## EXCERPT PROVIDED
########################################
The U.S. Postal Service applied for a patent that will use blockchain to strengthen digital trustMarch 28, 2018
Last September, the USPS filed for a patent called “Methods and Systems for Digital Trust Architecture”. According to documents published on March 22, the contribution of blockchain is considered to become part of the mail carrier’s new digital trust system. The general public’s preoccupation with transaction tampering and unsecured messaging are among the objectives that motivate adding new solutions that heighten the level of desired security. Eventually, it will enable to offer safer online transactions.
In 2016, the Postal Service already considered creating its own cryptocurrency. An inside report suggested that supply chain applications and other parts of its operations could use that technology. Therefore, the filing for a patent should be seen as a meaningful step forward by the organization. The description of the system’s application contains details about key components. It highlights the use of blockchain. It “may be configured to receive records from the user and add the records to a blockchain.”
Among the components, it plans to supply the users with public and private keys. The document also outlines the use of an email system that may be set up to work in a coordinated manner with the blockchain. “In some aspects, the user email component is further configured to receive input indicating whether information indicating the transmission of the encrypted email body data is to be stored in a blockchain and store the information in a blockchain in response to the input”.
########################################
## DATA EXCERPTS

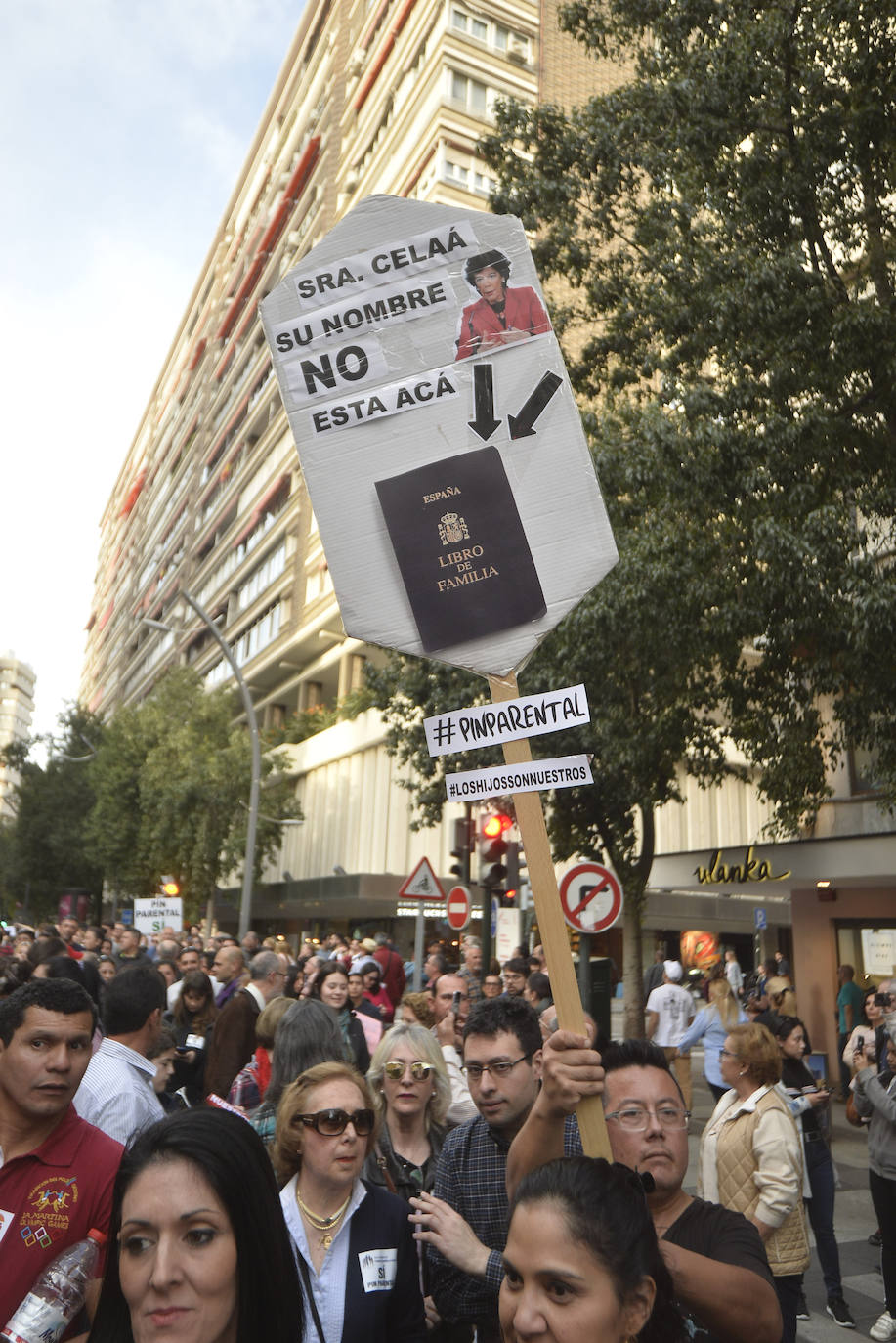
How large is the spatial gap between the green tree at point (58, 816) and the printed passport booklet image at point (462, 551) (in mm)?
50790

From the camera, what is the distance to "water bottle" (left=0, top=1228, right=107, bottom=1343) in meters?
1.99

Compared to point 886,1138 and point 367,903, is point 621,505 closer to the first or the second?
point 886,1138

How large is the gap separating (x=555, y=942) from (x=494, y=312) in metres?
1.73

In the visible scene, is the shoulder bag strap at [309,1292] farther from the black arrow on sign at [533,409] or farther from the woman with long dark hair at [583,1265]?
the black arrow on sign at [533,409]

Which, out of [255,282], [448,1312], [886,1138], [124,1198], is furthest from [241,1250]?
[255,282]

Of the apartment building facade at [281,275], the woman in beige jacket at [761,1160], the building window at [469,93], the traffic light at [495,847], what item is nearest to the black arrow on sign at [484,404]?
the woman in beige jacket at [761,1160]

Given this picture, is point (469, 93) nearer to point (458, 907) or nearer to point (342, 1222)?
point (458, 907)

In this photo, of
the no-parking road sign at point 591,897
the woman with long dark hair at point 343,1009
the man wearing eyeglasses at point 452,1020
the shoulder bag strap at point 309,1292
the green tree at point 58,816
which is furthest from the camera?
the green tree at point 58,816

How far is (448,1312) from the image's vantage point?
3.05 meters

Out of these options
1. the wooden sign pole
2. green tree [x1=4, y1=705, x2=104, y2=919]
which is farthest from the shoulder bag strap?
green tree [x1=4, y1=705, x2=104, y2=919]

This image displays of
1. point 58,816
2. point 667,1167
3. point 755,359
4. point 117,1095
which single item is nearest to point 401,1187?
point 117,1095

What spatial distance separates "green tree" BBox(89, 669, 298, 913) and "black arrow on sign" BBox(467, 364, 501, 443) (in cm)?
3529

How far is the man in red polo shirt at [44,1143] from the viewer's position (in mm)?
2719

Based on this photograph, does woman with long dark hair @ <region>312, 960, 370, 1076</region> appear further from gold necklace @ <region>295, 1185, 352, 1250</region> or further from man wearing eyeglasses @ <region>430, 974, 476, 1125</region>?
gold necklace @ <region>295, 1185, 352, 1250</region>
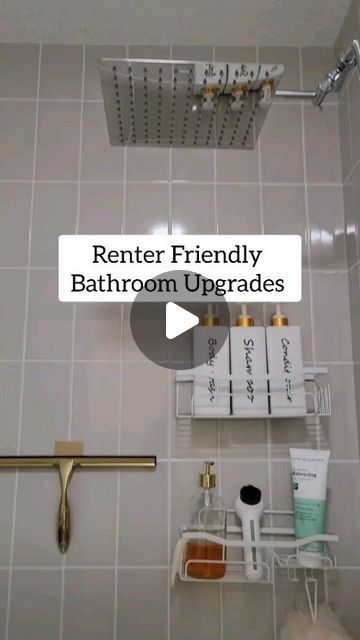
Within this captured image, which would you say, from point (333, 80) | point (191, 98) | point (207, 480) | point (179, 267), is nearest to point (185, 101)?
point (191, 98)

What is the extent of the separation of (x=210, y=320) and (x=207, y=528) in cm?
44

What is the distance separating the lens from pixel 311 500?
3.78 ft

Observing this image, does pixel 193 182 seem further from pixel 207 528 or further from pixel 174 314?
pixel 207 528

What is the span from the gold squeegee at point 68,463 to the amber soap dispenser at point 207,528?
0.12 m

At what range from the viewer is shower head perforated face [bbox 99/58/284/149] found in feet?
3.17

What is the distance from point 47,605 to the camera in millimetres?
1173

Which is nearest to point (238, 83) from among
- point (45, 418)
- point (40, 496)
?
point (45, 418)

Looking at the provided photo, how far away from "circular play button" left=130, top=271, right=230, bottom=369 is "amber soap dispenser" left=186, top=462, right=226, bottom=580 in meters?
0.26

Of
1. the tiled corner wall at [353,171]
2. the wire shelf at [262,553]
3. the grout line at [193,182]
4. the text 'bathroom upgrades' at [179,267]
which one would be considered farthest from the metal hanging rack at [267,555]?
the grout line at [193,182]

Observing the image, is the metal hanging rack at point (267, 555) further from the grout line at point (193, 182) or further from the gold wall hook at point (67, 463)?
the grout line at point (193, 182)

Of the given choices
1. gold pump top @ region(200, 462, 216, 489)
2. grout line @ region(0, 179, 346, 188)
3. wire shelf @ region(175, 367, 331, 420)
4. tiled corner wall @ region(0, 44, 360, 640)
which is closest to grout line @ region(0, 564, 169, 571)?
tiled corner wall @ region(0, 44, 360, 640)

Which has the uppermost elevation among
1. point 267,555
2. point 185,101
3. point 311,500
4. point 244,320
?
point 185,101

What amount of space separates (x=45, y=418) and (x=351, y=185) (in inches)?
34.4

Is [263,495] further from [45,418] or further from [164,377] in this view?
[45,418]
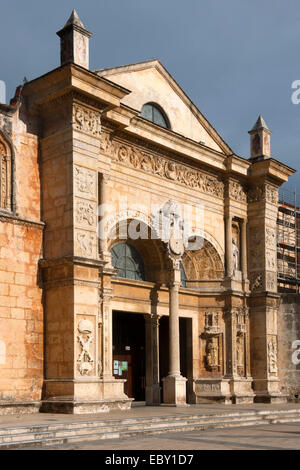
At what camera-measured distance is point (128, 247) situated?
2102 centimetres

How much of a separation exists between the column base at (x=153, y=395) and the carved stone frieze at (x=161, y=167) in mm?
6291

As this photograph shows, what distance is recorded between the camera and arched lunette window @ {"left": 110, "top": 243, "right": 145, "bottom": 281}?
803 inches

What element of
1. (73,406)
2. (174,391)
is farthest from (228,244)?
(73,406)

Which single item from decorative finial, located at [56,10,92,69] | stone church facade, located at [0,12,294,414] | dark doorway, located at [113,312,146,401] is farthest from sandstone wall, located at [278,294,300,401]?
decorative finial, located at [56,10,92,69]

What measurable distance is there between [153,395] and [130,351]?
2168mm

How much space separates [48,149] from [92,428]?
7.62 meters

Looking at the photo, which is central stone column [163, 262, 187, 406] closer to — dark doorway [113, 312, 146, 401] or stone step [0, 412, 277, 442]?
dark doorway [113, 312, 146, 401]

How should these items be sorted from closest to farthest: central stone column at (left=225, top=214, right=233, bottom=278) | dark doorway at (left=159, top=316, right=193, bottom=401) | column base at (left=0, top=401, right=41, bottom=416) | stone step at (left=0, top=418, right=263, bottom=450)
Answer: stone step at (left=0, top=418, right=263, bottom=450) < column base at (left=0, top=401, right=41, bottom=416) < dark doorway at (left=159, top=316, right=193, bottom=401) < central stone column at (left=225, top=214, right=233, bottom=278)

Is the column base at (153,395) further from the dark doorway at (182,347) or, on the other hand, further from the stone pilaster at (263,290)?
the stone pilaster at (263,290)

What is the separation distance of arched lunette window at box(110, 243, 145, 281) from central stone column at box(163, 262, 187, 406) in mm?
1229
########################################
Pick up the article about the U.S. Postal Service's blockchain patent after its last sentence and carry it on.

The blockchain could apparently use what’s described as a “special digital token”. The application mentions that “the token is used to create a record for the user for inclusion in a blockchain.” This doesn’t describe specifically how the token’s data refers to the blockchain, but it does explain that “The block chaining of a special digital token provides evidence that a specific transaction occurred, and specifically who was involved”.
The text of the Postal Service’s application also mentions that “There are many excellent reasons for online interactions to continue as they have been. However, in a multi-party, open source environment, there is also a need for a secure, trusted, and enforceable online environment, to enable greater trust and therefore expansion of offerings online”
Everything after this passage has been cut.